- **Tasks to perform**
• A. Rewrite the quotation text from the words "Many dream not" through the words "iii., Sc. 2.", swapping "thrift" for "profit". Begin at the words "Many dream not" and stop after "iii., Sc. 2.".
• B. Please extend the quotation text, starting after its last line.

----- Exercise passage -----

=Favor.=
Poor wretches, that depend
On greatness’ favor, dream as I have done;
Wake, and find nothing. But, alas, I swerve.
Many dream not to find, neither deserve,
And yet are steep’d in favors.
689
SHAKS.: Cymbeline, Act v., Sc. 4.
=Fawning.=
And crook the pregnant hinges of the knee,
Where thrift may follow fawning.
690
SHAKS.: Hamlet, Act iii., Sc. 2.
=Fear.=
Why, what should be the fear?
I do not set my life at a pin’s fee;
And, for my soul, what can it do to that,
Being a thing immortal as itself?
691
SHAKS.: Hamlet, Act i., Sc. 4.
Of all base passions fear is most accurs’d. 692 SHAKS.: 1 Henry VI., Act v., Sc. 2.
Desponding fear, of feeble fancies full,
Weak and unmanly, loosens ev’ry power.
693
THOMSON: Seasons, Spring, Line 286.
The fear o’ hell’s a hangman’s whip
To hand the wretch in order;
But where ye feel your honor grip,
Let that aye be your border.
694
BURNS: Ep. to a Young Friend.
=Feasting.=
Blest be those feasts with simple plenty crown’d,
Where all the ruddy family around
Laugh at the jests or pranks that never fail,
Or sigh with pity at some mournful tale.
695
GOLDSMITH: Traveller, Line 17.
Swinish gluttony
Ne’er looks to heav’n amidst his gorgeous
feast,
But with besotted base ingratitude
Crams, and blasphemes his feeder.
696
MILTON: Comus, Line 776.
=February.=
Come when the rains
Have glazed the snow and clothed the trees with ice,
While the slant sun of February pours
Into the bowers a flood of light.
697
WILLIAM COLLEN BRYANT: A Winter Piece.

----- Material supplied -----

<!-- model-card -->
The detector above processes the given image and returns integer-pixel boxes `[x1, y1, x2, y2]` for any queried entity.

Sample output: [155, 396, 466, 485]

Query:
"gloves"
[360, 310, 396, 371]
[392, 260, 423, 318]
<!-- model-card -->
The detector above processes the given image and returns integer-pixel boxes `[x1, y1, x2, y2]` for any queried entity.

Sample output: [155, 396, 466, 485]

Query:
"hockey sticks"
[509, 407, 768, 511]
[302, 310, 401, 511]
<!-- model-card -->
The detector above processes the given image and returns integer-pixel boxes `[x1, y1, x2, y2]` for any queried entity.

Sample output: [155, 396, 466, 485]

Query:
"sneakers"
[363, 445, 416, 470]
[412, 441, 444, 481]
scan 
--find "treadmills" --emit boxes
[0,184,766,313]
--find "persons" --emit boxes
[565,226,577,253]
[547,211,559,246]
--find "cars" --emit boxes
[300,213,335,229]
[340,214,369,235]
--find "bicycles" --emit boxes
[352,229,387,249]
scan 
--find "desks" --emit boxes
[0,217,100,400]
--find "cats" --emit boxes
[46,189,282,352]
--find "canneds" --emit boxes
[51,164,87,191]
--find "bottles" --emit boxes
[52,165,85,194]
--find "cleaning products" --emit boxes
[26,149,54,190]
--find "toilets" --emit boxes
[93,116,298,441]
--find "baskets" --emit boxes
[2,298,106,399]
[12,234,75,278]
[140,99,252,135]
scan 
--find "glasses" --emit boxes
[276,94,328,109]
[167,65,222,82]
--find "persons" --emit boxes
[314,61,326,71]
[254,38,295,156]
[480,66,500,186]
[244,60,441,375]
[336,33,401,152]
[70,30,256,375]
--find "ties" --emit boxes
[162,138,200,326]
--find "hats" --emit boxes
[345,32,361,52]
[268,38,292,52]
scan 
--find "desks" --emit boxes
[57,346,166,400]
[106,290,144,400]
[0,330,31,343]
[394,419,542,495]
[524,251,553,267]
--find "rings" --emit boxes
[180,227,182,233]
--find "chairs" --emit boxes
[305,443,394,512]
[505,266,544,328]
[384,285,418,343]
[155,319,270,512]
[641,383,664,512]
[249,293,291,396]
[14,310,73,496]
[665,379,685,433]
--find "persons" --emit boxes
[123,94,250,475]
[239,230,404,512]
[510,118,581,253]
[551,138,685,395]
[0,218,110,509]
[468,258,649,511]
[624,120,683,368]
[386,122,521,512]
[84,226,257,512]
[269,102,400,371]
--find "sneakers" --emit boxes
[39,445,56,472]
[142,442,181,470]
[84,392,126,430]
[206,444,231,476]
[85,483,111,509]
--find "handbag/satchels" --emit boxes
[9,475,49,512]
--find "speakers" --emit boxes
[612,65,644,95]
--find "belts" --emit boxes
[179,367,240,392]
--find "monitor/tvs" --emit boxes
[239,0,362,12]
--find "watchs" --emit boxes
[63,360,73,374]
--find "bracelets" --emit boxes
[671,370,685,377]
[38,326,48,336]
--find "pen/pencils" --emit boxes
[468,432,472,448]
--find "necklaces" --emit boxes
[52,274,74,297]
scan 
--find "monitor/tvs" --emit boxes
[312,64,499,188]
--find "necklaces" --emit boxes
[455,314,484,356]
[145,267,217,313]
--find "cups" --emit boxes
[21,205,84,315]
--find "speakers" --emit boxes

-----

- **Responses to the exercise**
• A.
Many dream not to find, neither deserve,
And yet are steep’d in favors.
689
SHAKS.: Cymbeline, Act v., Sc. 4.
=Fawning.=
And crook the pregnant hinges of the knee,
Where profit may follow fawning.
690
SHAKS.: Hamlet, Act iii., Sc. 2.

• B.
=Feeling.=
But spite of all the criticising elves, Those who would make us feel, must feel themselves. 698 CHURCHILL: Rosciad, Line 961.
=Feet.=
Like snails did creep her pretty feet
A little out, and then,
As if they played at bo-peep,
Did soon draw in again.
699
HERRICK: Aph. Upon Her Feet.
=Fellow.=
In all thy humors, whether grave or mellow, Thou ’rt such a touchy, testy, pleasant fellow, Hast so much wit and mirth and spleen about thee, There is no living with thee, nor without thee. 700 ADDISON: Spectator. No. 68.
=Female.=
But who is this, what thing of sea or land,—
Female of sex it seems.
701
MILTON: Samson Agonistes, Line 710.
=Fickleness.=
Who o’er the herd would wish to reign,
Fantastic, fickle, fierce, and vain!
Vain as the leaf upon the stream,
And fickle as a changeful dream.
702
SCOTT: Lady of the Lake, Canto v., St.
10.
=Fiction.=
When fiction rises pleasing to the eye, Men will believe, because they love the lie; But truth herself, if clouded with a frown, Must have some solemn proof to pass her down. 703 CHURCHILL: Epis. to Hogarth, Line 291.